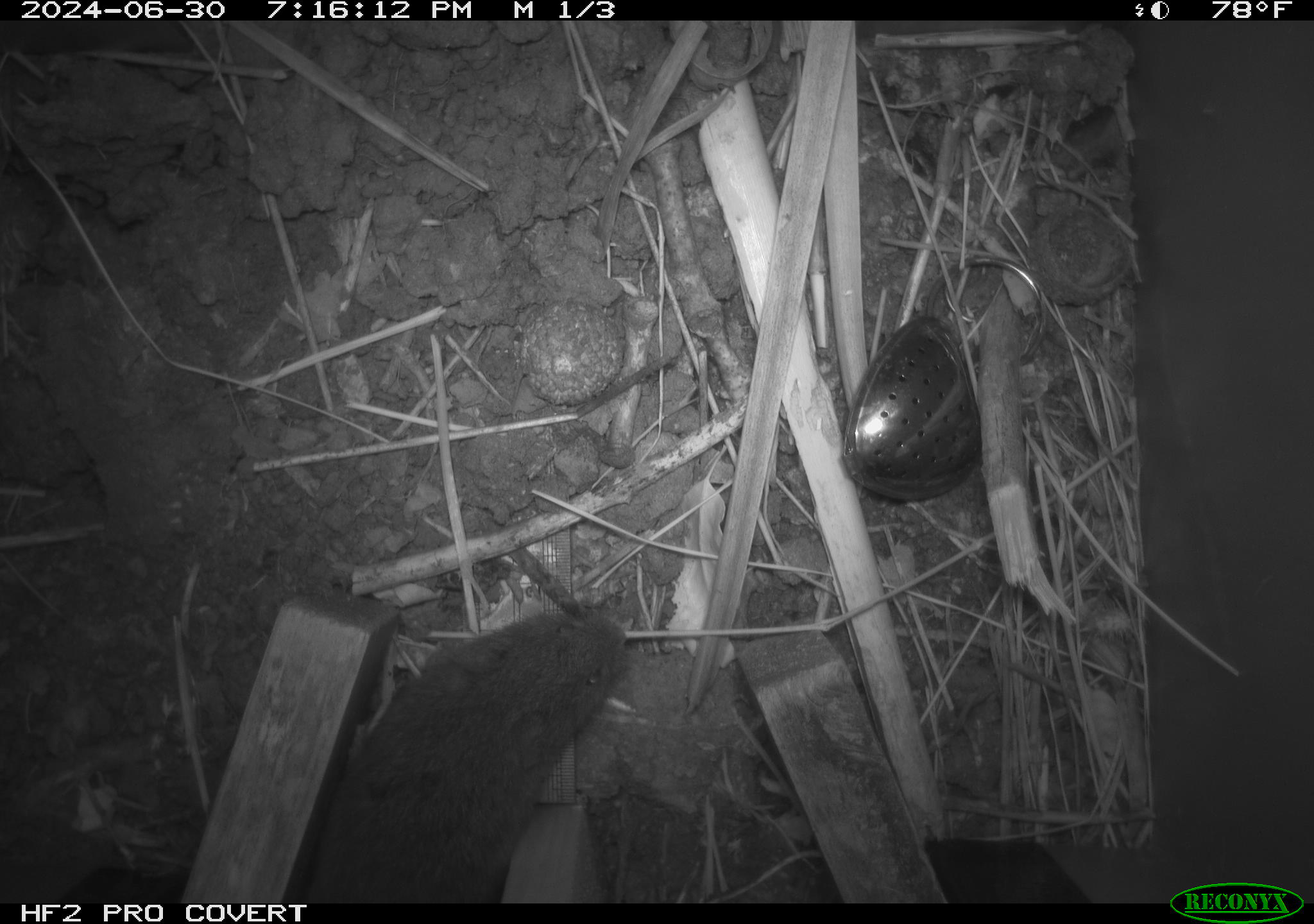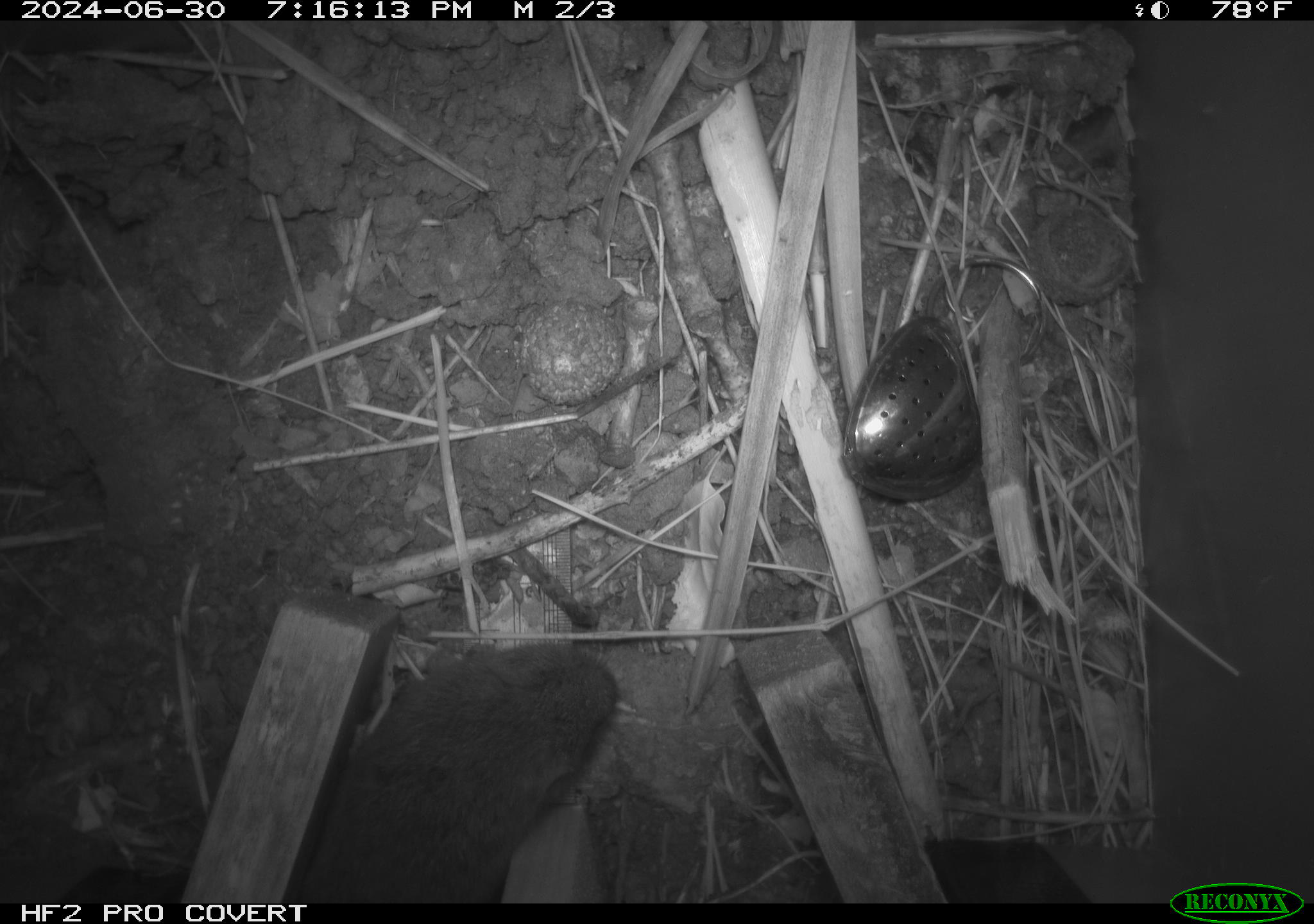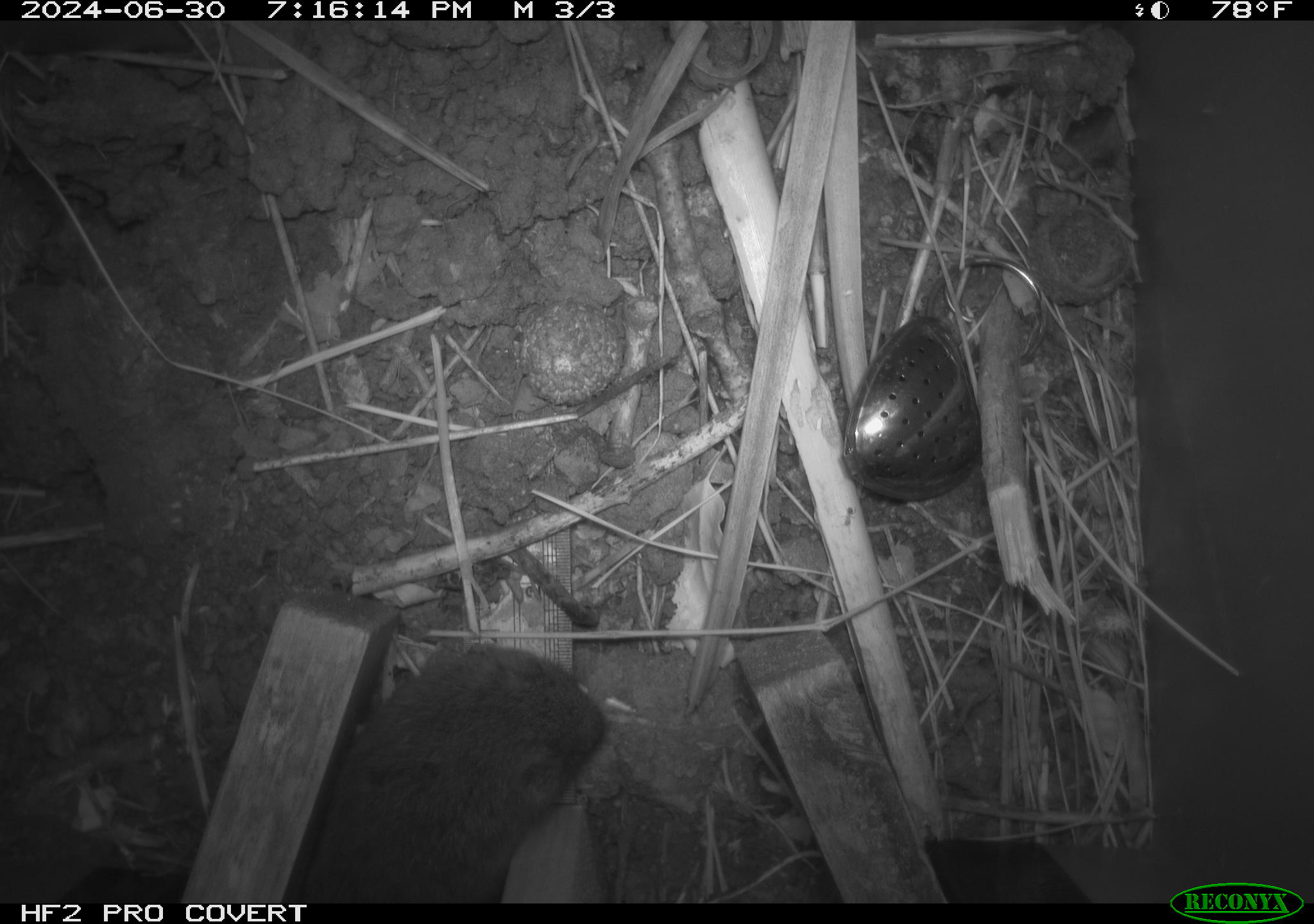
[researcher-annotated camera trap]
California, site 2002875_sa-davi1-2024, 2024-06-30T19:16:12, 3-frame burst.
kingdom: Animalia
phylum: Chordata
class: Mammalia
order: Rodentia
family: Cricetidae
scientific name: Arvicolinae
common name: voles, lemmings, and muskrats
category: arvicolinae subfamily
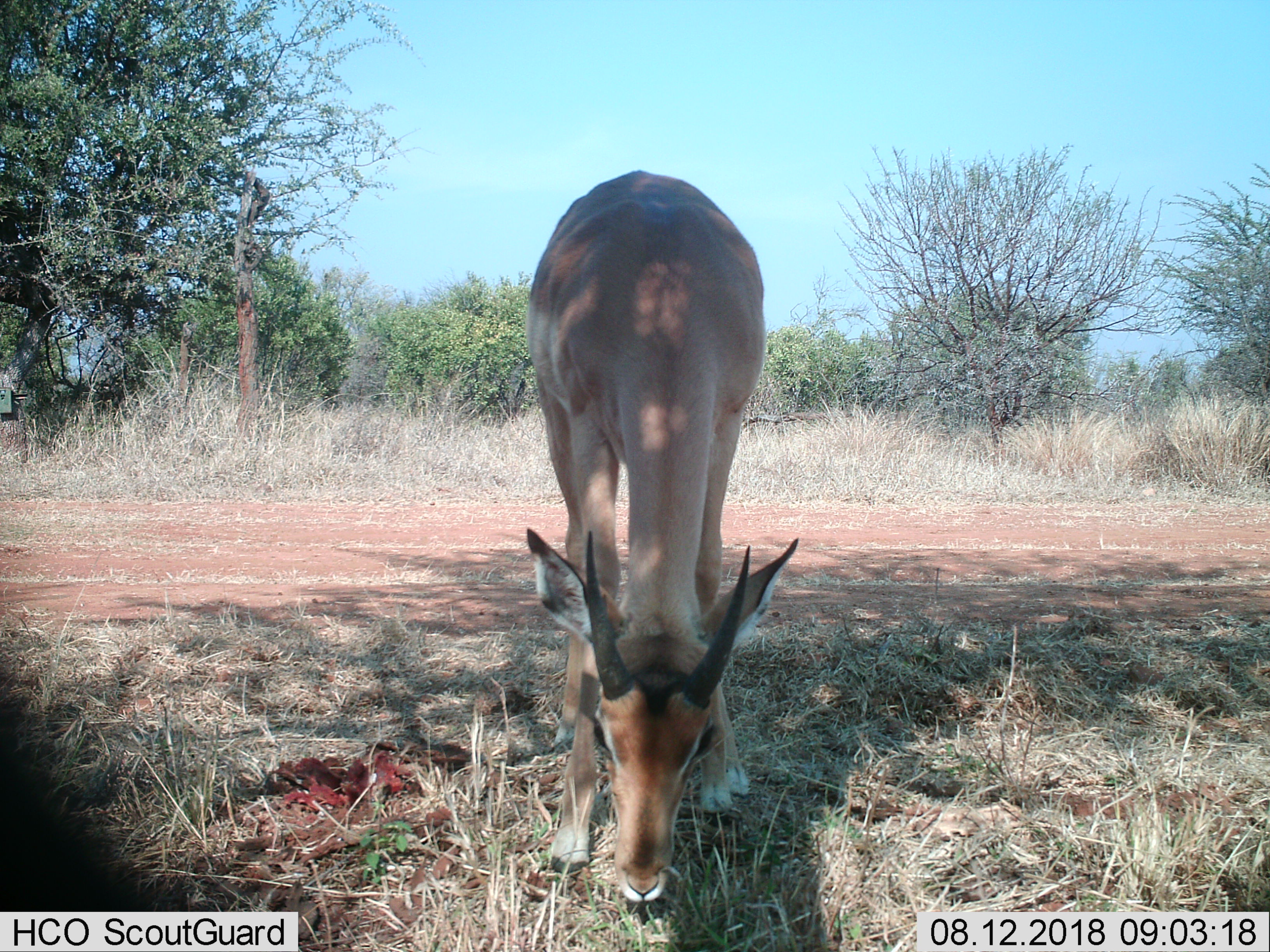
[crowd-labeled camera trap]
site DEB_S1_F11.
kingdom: Animalia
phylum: Chordata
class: Mammalia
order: Artiodactyla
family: Bovidae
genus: Aepyceros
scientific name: Aepyceros melampus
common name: impala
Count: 1.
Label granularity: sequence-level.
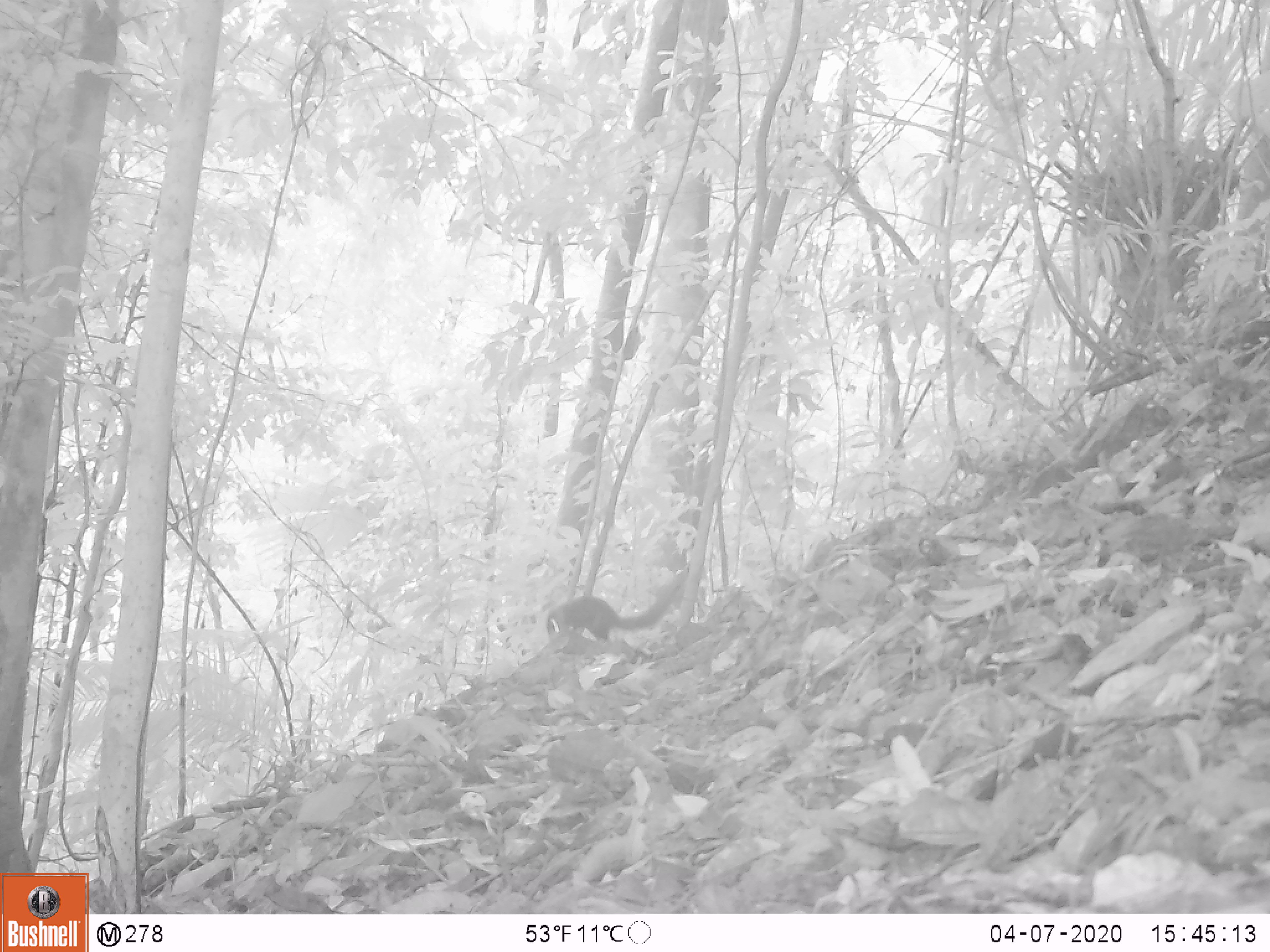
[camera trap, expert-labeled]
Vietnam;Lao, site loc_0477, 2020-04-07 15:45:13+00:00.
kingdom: Animalia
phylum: Chordata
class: Mammalia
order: Rodentia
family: Sciuridae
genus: Sciurus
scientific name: Sciurus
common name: squirrel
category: unidentified squirrel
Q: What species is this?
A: Unidentified squirrel (squirrel) (Sciurus).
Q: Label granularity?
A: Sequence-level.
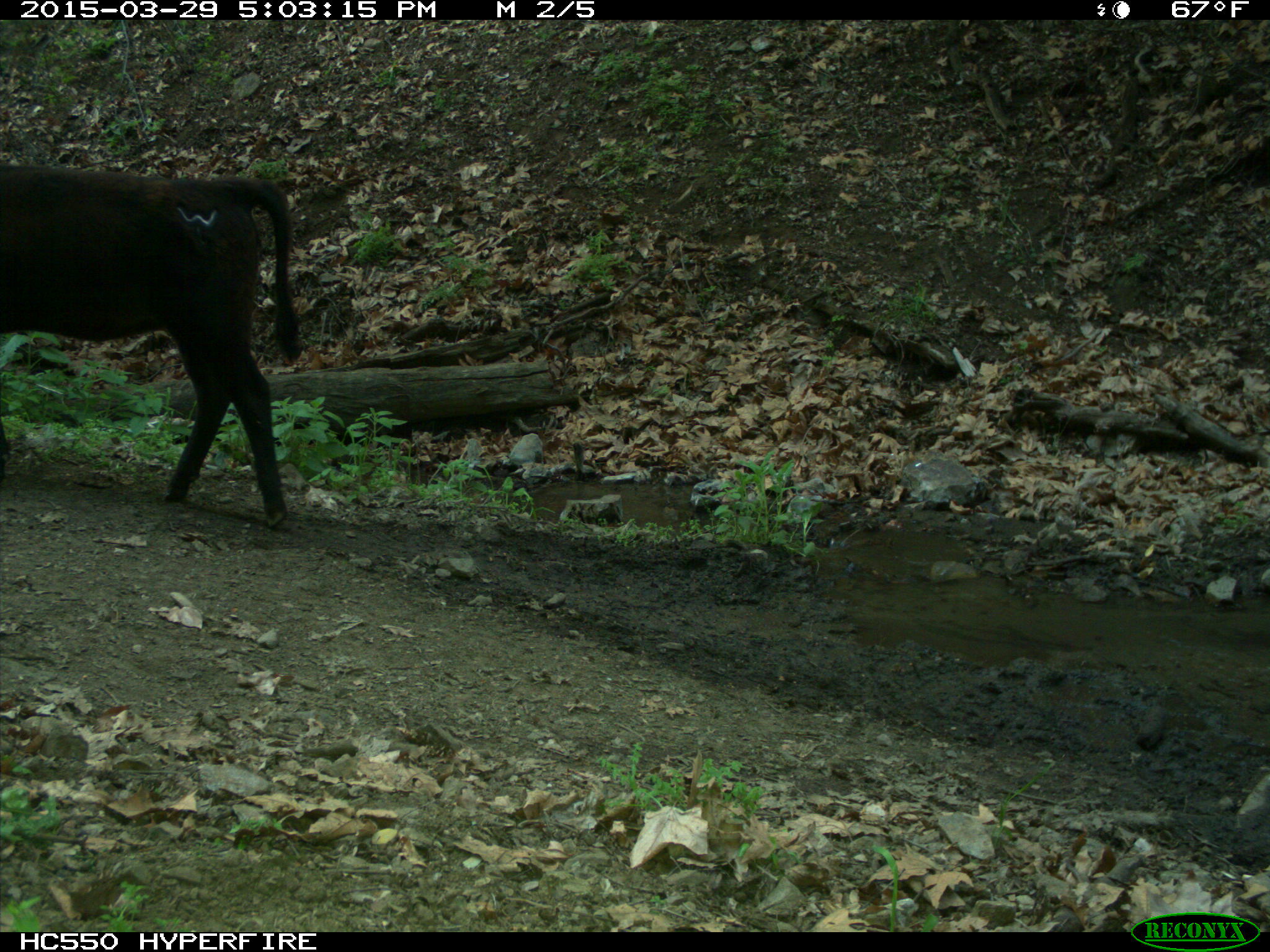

(Problem to work on) Output all of the data word for word, excluding any pictures.

(Expected answer)
[researcher-annotated camera trap]
California, site 2002875_sa-davi1-2024, 2024-06-30T19:16:12, 3-frame burst.
kingdom: Animalia
phylum: Chordata
class: Mammalia
order: Rodentia
family: Cricetidae
scientific name: Arvicolinae
common name: voles, lemmings, and muskrats
category: arvicolinae subfamily
[crowd-labeled camera trap]
site DEB_S1_F11.
kingdom: Animalia
phylum: Chordata
class: Mammalia
order: Artiodactyla
family: Bovidae
genus: Aepyceros
scientific name: Aepyceros melampus
common name: impala
Count: 1.
Label granularity: sequence-level.
[camera trap, expert-labeled]
Vietnam;Lao, site loc_0477, 2020-04-07 15:45:13+00:00.
kingdom: Animalia
phylum: Chordata
class: Mammalia
order: Rodentia
family: Sciuridae
genus: Sciurus
scientific name: Sciurus
common name: squirrel
category: unidentified squirrel
Q: What species is this?
A: Unidentified squirrel (squirrel) (Sciurus).
Q: Label granularity?
A: Sequence-level.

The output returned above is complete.